▸ PAGE EXTRACT
= = = = = = =

Tim Hobson had an architectural training, and this we can perceive as we move into his solid, coherent, alternative world. Most of his pictures feature figures in a landscape: chunky people sleepwalk through amiable sub-agrarian activities set in a terrain that looks mainly like Dorset, sometimes like Tuscany or Japan, but is essentially a country of imagination.
The landscape and the people are there to provide an interplay of shapes and surfaces: rolling hills, tumbling hunters, flora and fauna, horse haunches, profile of nose and chin, melons, the contours of a datura, the parabola of backs, buttocks, bosoms all allow the artist to compose his ballet of curves and colours. And his handling of blocked colour is rich with exciting citrines, madder and velvet browns. Sometimes it looks as if Tim Hobson has run joyous riot with a child’s geometry set; but in general it is substantial world: bonfire smoke acquires the viscosity of cotton wool; a horse pees in a triumphant arc. Some of the figures are cartoon-ish; others have a Moore - like solidity and an earthy Stanley Spencer feel – though without the heavenly dimensions. We are not allowed to get too close – as if we are looking at carp in pond or gawping at a jar of desirable boiled sweets in a 1940’s confectioner’s window. Indeed we are time-warped into some far-away but reassuring world. Part of the appeal of the pictures is that his people are passion-and-stress free. They have a tranquil Buddhist acceptance of their world.

= = = = = = =

▸ PROVIDED MATERIAL
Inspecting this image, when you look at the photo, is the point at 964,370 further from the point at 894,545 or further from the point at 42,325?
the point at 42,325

= = = = = = =

▸ WHAT TO DO
A) Summarize the review of Tim Hobson's pictures in two sentences.
B) Using the review of Tim Hobson's pictures, state whether each statement agrees with it, answering yes or no and quoting the deciding words. (i) Hobson had an architectural training. (ii) Some of his figures share the heavenly dimensions found in Stanley Spencer's work. (iii) The people in his pictures accept their world tranquilly.
C) Answer these questions from the review of Tim Hobson's pictures.
(i) Which three places does the terrain in the pictures look like?
(ii) What does bonfire smoke acquire the viscosity of?
(iii) Which colors in his blocked color are named as exciting?

▸ RESPONSES BY TASK
A) Tim Hobson, who had an architectural training, mostly paints figures in a landscape that looks like Dorset, Tuscany, or Japan but is essentially imaginary. He uses hills, people, animals, and plants to compose an interplay of curves and rich blocked colors, and he presents a far-away but reassuring world whose people are free of passion and stress.

B)
(i) Yes: "Tim Hobson had an architectural training"
(ii) No: "though without the heavenly dimensions"
(iii) Yes: "They have a tranquil Buddhist acceptance of their world."

C)
(i) Dorset, Tuscany, and Japan
(ii) Cotton wool
(iii) Citrines, madder, and velvet browns